Bakersfield Department of Water Resources

Agency overview
- Formed: 1976
- Headquarters: 1000 Buena Vista Road 35°20′44″N 119°7′39″W﻿ / ﻿35.34556°N 119.12750°W
- Annual budget: $27 million (2009-10)
- Agency executive: Art Chianello, Water Resources Manager;
- Website: bakersfieldcity.us/cityservices/water

= Bakersfield Department of Water Resources =

The Bakersfield Department of Water Resources is a municipal utility in Bakersfield, California. Primarily it manages the city's water rights to the Kern River. Water is sent to water retailers that the city has contracts with, and recharge basins to seep into the groundwater table. The department also manages water distributions to most of Southwest Bakersfield and a small part of Northwest Bakersfield.

==History==

===Early history===
In the 1860s, residents began developing the land in Kern County for agriculture.

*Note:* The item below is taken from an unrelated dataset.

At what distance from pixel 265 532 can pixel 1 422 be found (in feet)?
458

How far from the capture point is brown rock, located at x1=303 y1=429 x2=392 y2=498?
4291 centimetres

At that time, people would take from the river the amount of water they needed. As time went on, the amount of water available to downstream owners diminished as canals were constructed upstream. When the Calloway Canal was completed in 1879, it effectively cutoff all remaining water downstream. This led to a water war between Henry Miller/Charles Lux (downstream) and James Haggin/Lloyd Tevis (upstream). Court cases were filed over the water rights, known as Lux vs Haggin. The outcome would govern the rights to the Kern River through the present day, and set the precedent for similar cases throughout Western America.

The result of the case was a compromise. Two points of measure were established. The First Point of Measurement was just above Gordon's Ferry, today in Northeast Bakersfield. The Second Point of Measurement was near Enos Lane, which is today near Interstate 5. After measuring the water flow for a set number of seasons to get an average, 1/3 of the water that passed through the first point must be allowed to pass through the second point. The rest of the water would belong to the upstream canals and upstream riparian water rights.

The canals owned by Haggin would be consolidated into the Kern County Canal & Water Company (K. C. C. & W. Co.) in 1890. By 1906, Haggin's company would formally become a part of the Kern County Land Company, which Haggin was a partner. That company would continue to manage water for the agricultural interest in the area. In 1967, Kern County Land Company was purchased by Tenneco West, the first time the water rights were owned by an outside interest.

===City Acquisition===
Prior to the 1960s, there was no municipal water utility for the city of Bakersfield. Also, discussions over the Kern River did not include the city and primarily dealt with the farmers. Most of the water for the city at the time came from groundwater. Historically in large abundance, the city saw little reason to become involved in the discussion. By the mid-1960s, however, a problem began to develop. Groundwater wells owned by the California Water Service Company were routinely running dry and had to be deepened. The city was running a water deficit, using more water than was being replenished.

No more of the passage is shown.